Il faut se transporter dans la Rome antique pour trouver la première mention de la boulette dans un livre de recettes, le De re coquinaria d’Apicius, rédigé en latin vulgaire, dont la dernière version date du IVe siècle. On y apprend notamment que les Romains étaient experts dans la préparation des saucisses, hachis, quenelles, croquettes et autres… boulettes, auxquelles le deuxième chapitre est consacré. On y détaille des recettes simples: boulettes de grosses crevettes, boulettes à la brousse de brebis. D’autres légèrement plus surprenantes, comme ces boulettes à la vulve de truie, aromatisées de poireaux, de poivre, de pignons de pin et de brins d’aneth, ou celles composées de filets de paon, de mie de pain trempée dans le vin rouge et de myrtilles.

On raconte également que pendant l’Inquisition, pour piéger les juifs qui se déclaraient convertis, des informateurs servaient des albóndigas à base de viande de porc.
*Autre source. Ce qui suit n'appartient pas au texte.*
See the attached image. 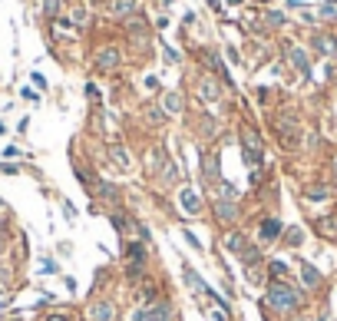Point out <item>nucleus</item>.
<instances>
[{
  "label": "nucleus",
  "mask_w": 337,
  "mask_h": 321,
  "mask_svg": "<svg viewBox=\"0 0 337 321\" xmlns=\"http://www.w3.org/2000/svg\"><path fill=\"white\" fill-rule=\"evenodd\" d=\"M268 305L275 308L278 314H291V311H298L301 295H298L294 288H291L288 281H275V285L268 288Z\"/></svg>",
  "instance_id": "f257e3e1"
},
{
  "label": "nucleus",
  "mask_w": 337,
  "mask_h": 321,
  "mask_svg": "<svg viewBox=\"0 0 337 321\" xmlns=\"http://www.w3.org/2000/svg\"><path fill=\"white\" fill-rule=\"evenodd\" d=\"M242 143H245V162L255 169V166L261 162V136L255 133V129L245 126V129H242Z\"/></svg>",
  "instance_id": "f03ea898"
},
{
  "label": "nucleus",
  "mask_w": 337,
  "mask_h": 321,
  "mask_svg": "<svg viewBox=\"0 0 337 321\" xmlns=\"http://www.w3.org/2000/svg\"><path fill=\"white\" fill-rule=\"evenodd\" d=\"M212 212H215V222L225 225V229H228V225H235V222H238V216H242V209L235 205V199H218Z\"/></svg>",
  "instance_id": "7ed1b4c3"
},
{
  "label": "nucleus",
  "mask_w": 337,
  "mask_h": 321,
  "mask_svg": "<svg viewBox=\"0 0 337 321\" xmlns=\"http://www.w3.org/2000/svg\"><path fill=\"white\" fill-rule=\"evenodd\" d=\"M179 202H182V212H185V216H198V212H202V199H198L195 189H179Z\"/></svg>",
  "instance_id": "20e7f679"
},
{
  "label": "nucleus",
  "mask_w": 337,
  "mask_h": 321,
  "mask_svg": "<svg viewBox=\"0 0 337 321\" xmlns=\"http://www.w3.org/2000/svg\"><path fill=\"white\" fill-rule=\"evenodd\" d=\"M89 321H116V308L109 301H96L89 305Z\"/></svg>",
  "instance_id": "39448f33"
},
{
  "label": "nucleus",
  "mask_w": 337,
  "mask_h": 321,
  "mask_svg": "<svg viewBox=\"0 0 337 321\" xmlns=\"http://www.w3.org/2000/svg\"><path fill=\"white\" fill-rule=\"evenodd\" d=\"M109 156H113V166H116L119 172H129V169H133V156H129L126 146H113Z\"/></svg>",
  "instance_id": "423d86ee"
},
{
  "label": "nucleus",
  "mask_w": 337,
  "mask_h": 321,
  "mask_svg": "<svg viewBox=\"0 0 337 321\" xmlns=\"http://www.w3.org/2000/svg\"><path fill=\"white\" fill-rule=\"evenodd\" d=\"M116 63H119V50L116 47H106L99 56H96V66H99V70H113Z\"/></svg>",
  "instance_id": "0eeeda50"
},
{
  "label": "nucleus",
  "mask_w": 337,
  "mask_h": 321,
  "mask_svg": "<svg viewBox=\"0 0 337 321\" xmlns=\"http://www.w3.org/2000/svg\"><path fill=\"white\" fill-rule=\"evenodd\" d=\"M278 232H281V222H278V219H265V222H261V229H258L261 242H275Z\"/></svg>",
  "instance_id": "6e6552de"
},
{
  "label": "nucleus",
  "mask_w": 337,
  "mask_h": 321,
  "mask_svg": "<svg viewBox=\"0 0 337 321\" xmlns=\"http://www.w3.org/2000/svg\"><path fill=\"white\" fill-rule=\"evenodd\" d=\"M126 255H129L133 272H139V268L146 265V249H142V245H126Z\"/></svg>",
  "instance_id": "1a4fd4ad"
},
{
  "label": "nucleus",
  "mask_w": 337,
  "mask_h": 321,
  "mask_svg": "<svg viewBox=\"0 0 337 321\" xmlns=\"http://www.w3.org/2000/svg\"><path fill=\"white\" fill-rule=\"evenodd\" d=\"M301 281H304L307 288H317V285H321V272H317L311 262H304V265H301Z\"/></svg>",
  "instance_id": "9d476101"
},
{
  "label": "nucleus",
  "mask_w": 337,
  "mask_h": 321,
  "mask_svg": "<svg viewBox=\"0 0 337 321\" xmlns=\"http://www.w3.org/2000/svg\"><path fill=\"white\" fill-rule=\"evenodd\" d=\"M185 285H188L192 291H205V295H208V285H205V281L198 278V272H195L192 265H185Z\"/></svg>",
  "instance_id": "9b49d317"
},
{
  "label": "nucleus",
  "mask_w": 337,
  "mask_h": 321,
  "mask_svg": "<svg viewBox=\"0 0 337 321\" xmlns=\"http://www.w3.org/2000/svg\"><path fill=\"white\" fill-rule=\"evenodd\" d=\"M202 176L208 179V182H218V159H215V156H205L202 159Z\"/></svg>",
  "instance_id": "f8f14e48"
},
{
  "label": "nucleus",
  "mask_w": 337,
  "mask_h": 321,
  "mask_svg": "<svg viewBox=\"0 0 337 321\" xmlns=\"http://www.w3.org/2000/svg\"><path fill=\"white\" fill-rule=\"evenodd\" d=\"M136 10V0H109V14L123 17V14H133Z\"/></svg>",
  "instance_id": "ddd939ff"
},
{
  "label": "nucleus",
  "mask_w": 337,
  "mask_h": 321,
  "mask_svg": "<svg viewBox=\"0 0 337 321\" xmlns=\"http://www.w3.org/2000/svg\"><path fill=\"white\" fill-rule=\"evenodd\" d=\"M159 179H162V185H175V182H179V166H175V162H165Z\"/></svg>",
  "instance_id": "4468645a"
},
{
  "label": "nucleus",
  "mask_w": 337,
  "mask_h": 321,
  "mask_svg": "<svg viewBox=\"0 0 337 321\" xmlns=\"http://www.w3.org/2000/svg\"><path fill=\"white\" fill-rule=\"evenodd\" d=\"M225 249H228V252H238V255H242V252H245V239H242V232H228V235H225Z\"/></svg>",
  "instance_id": "2eb2a0df"
},
{
  "label": "nucleus",
  "mask_w": 337,
  "mask_h": 321,
  "mask_svg": "<svg viewBox=\"0 0 337 321\" xmlns=\"http://www.w3.org/2000/svg\"><path fill=\"white\" fill-rule=\"evenodd\" d=\"M215 192H218V199H235L238 189L232 182H225V179H218V182H215Z\"/></svg>",
  "instance_id": "dca6fc26"
},
{
  "label": "nucleus",
  "mask_w": 337,
  "mask_h": 321,
  "mask_svg": "<svg viewBox=\"0 0 337 321\" xmlns=\"http://www.w3.org/2000/svg\"><path fill=\"white\" fill-rule=\"evenodd\" d=\"M165 113H169V116L182 113V96L179 93H165Z\"/></svg>",
  "instance_id": "f3484780"
},
{
  "label": "nucleus",
  "mask_w": 337,
  "mask_h": 321,
  "mask_svg": "<svg viewBox=\"0 0 337 321\" xmlns=\"http://www.w3.org/2000/svg\"><path fill=\"white\" fill-rule=\"evenodd\" d=\"M271 275H275L278 281H288V265H284V258H275V262H271Z\"/></svg>",
  "instance_id": "a211bd4d"
},
{
  "label": "nucleus",
  "mask_w": 337,
  "mask_h": 321,
  "mask_svg": "<svg viewBox=\"0 0 337 321\" xmlns=\"http://www.w3.org/2000/svg\"><path fill=\"white\" fill-rule=\"evenodd\" d=\"M291 60H294V66H298V70L311 73V70H307V56H304V50H291Z\"/></svg>",
  "instance_id": "6ab92c4d"
},
{
  "label": "nucleus",
  "mask_w": 337,
  "mask_h": 321,
  "mask_svg": "<svg viewBox=\"0 0 337 321\" xmlns=\"http://www.w3.org/2000/svg\"><path fill=\"white\" fill-rule=\"evenodd\" d=\"M198 93H202L205 99H218V89H215V83H208V80H202V86H198Z\"/></svg>",
  "instance_id": "aec40b11"
},
{
  "label": "nucleus",
  "mask_w": 337,
  "mask_h": 321,
  "mask_svg": "<svg viewBox=\"0 0 337 321\" xmlns=\"http://www.w3.org/2000/svg\"><path fill=\"white\" fill-rule=\"evenodd\" d=\"M307 199H327V195H330V189H324V185H314V189H307Z\"/></svg>",
  "instance_id": "412c9836"
},
{
  "label": "nucleus",
  "mask_w": 337,
  "mask_h": 321,
  "mask_svg": "<svg viewBox=\"0 0 337 321\" xmlns=\"http://www.w3.org/2000/svg\"><path fill=\"white\" fill-rule=\"evenodd\" d=\"M99 195H102V199H109V202H116V199H119V192L113 189L109 182H102V185H99Z\"/></svg>",
  "instance_id": "4be33fe9"
},
{
  "label": "nucleus",
  "mask_w": 337,
  "mask_h": 321,
  "mask_svg": "<svg viewBox=\"0 0 337 321\" xmlns=\"http://www.w3.org/2000/svg\"><path fill=\"white\" fill-rule=\"evenodd\" d=\"M182 235H185V242H188V245H192V249H195V252H202V249H205V245H202V239H198L195 232H188V229H185V232H182Z\"/></svg>",
  "instance_id": "5701e85b"
},
{
  "label": "nucleus",
  "mask_w": 337,
  "mask_h": 321,
  "mask_svg": "<svg viewBox=\"0 0 337 321\" xmlns=\"http://www.w3.org/2000/svg\"><path fill=\"white\" fill-rule=\"evenodd\" d=\"M304 242V232L301 229H288V245H301Z\"/></svg>",
  "instance_id": "b1692460"
},
{
  "label": "nucleus",
  "mask_w": 337,
  "mask_h": 321,
  "mask_svg": "<svg viewBox=\"0 0 337 321\" xmlns=\"http://www.w3.org/2000/svg\"><path fill=\"white\" fill-rule=\"evenodd\" d=\"M314 43L321 47V53H334V43H330L327 37H317V40H314Z\"/></svg>",
  "instance_id": "393cba45"
},
{
  "label": "nucleus",
  "mask_w": 337,
  "mask_h": 321,
  "mask_svg": "<svg viewBox=\"0 0 337 321\" xmlns=\"http://www.w3.org/2000/svg\"><path fill=\"white\" fill-rule=\"evenodd\" d=\"M129 321H149V308H136V311L129 314Z\"/></svg>",
  "instance_id": "a878e982"
},
{
  "label": "nucleus",
  "mask_w": 337,
  "mask_h": 321,
  "mask_svg": "<svg viewBox=\"0 0 337 321\" xmlns=\"http://www.w3.org/2000/svg\"><path fill=\"white\" fill-rule=\"evenodd\" d=\"M294 321H327V314H317V318H311V314H301V318H294Z\"/></svg>",
  "instance_id": "bb28decb"
},
{
  "label": "nucleus",
  "mask_w": 337,
  "mask_h": 321,
  "mask_svg": "<svg viewBox=\"0 0 337 321\" xmlns=\"http://www.w3.org/2000/svg\"><path fill=\"white\" fill-rule=\"evenodd\" d=\"M47 4V14H56V7H60V0H43Z\"/></svg>",
  "instance_id": "cd10ccee"
},
{
  "label": "nucleus",
  "mask_w": 337,
  "mask_h": 321,
  "mask_svg": "<svg viewBox=\"0 0 337 321\" xmlns=\"http://www.w3.org/2000/svg\"><path fill=\"white\" fill-rule=\"evenodd\" d=\"M47 321H66V314H50Z\"/></svg>",
  "instance_id": "c85d7f7f"
},
{
  "label": "nucleus",
  "mask_w": 337,
  "mask_h": 321,
  "mask_svg": "<svg viewBox=\"0 0 337 321\" xmlns=\"http://www.w3.org/2000/svg\"><path fill=\"white\" fill-rule=\"evenodd\" d=\"M330 169H334V172H337V156H334V162H330Z\"/></svg>",
  "instance_id": "c756f323"
}]
</instances>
Lorsque l’hôte annonçait la composition du plat, ceux qui refusaient ou recrachaient leur bouchée, ce qui trahissait leur véritable allégeance, étaient arrêtés sur-le-champ.

Depuis, les boulettes ont étendu leur souveraineté dans toutes les cultures et sur tous les continents: polpette, kefta, köttbullar, falafels, nuong, bitki, matzoh, knödel… Quelle gastronomie ne connaît pas la boulette, «à son aise dans toutes les cuisines», comme le rappelle Pierre-Brice Lebrun?
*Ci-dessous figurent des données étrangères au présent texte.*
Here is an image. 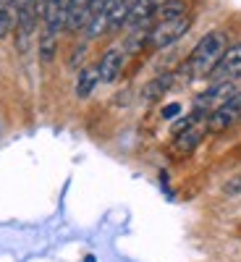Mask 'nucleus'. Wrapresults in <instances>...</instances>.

Poêlées, plongées dans un bain de friture, mijotées en sauce, à la vapeur, en soupe, en sandwich, sur la pizza, crues, farcies; c’est l’art subtil d’accommoder les restes, symbole par excellence d’une cuisine familiale, nostalgique et économique. Qui ne craint ni les variations, ni l’à-peu-près, ni l’improvisation. Il suffit d’associer des ingrédients qui font la paire, viande hachée, un reste de poisson cuit, légumineuse ou chair de saucisse, d’ajouter quelques herbes, épices, piment, ail, échalote, fromage, noix ou fruits secs, un oeuf pour lier la farce et de la chapelure pour enrober. Et entre les paumes de ses mains, de s’approprier un geste immémorial, mille milliards de fois répété.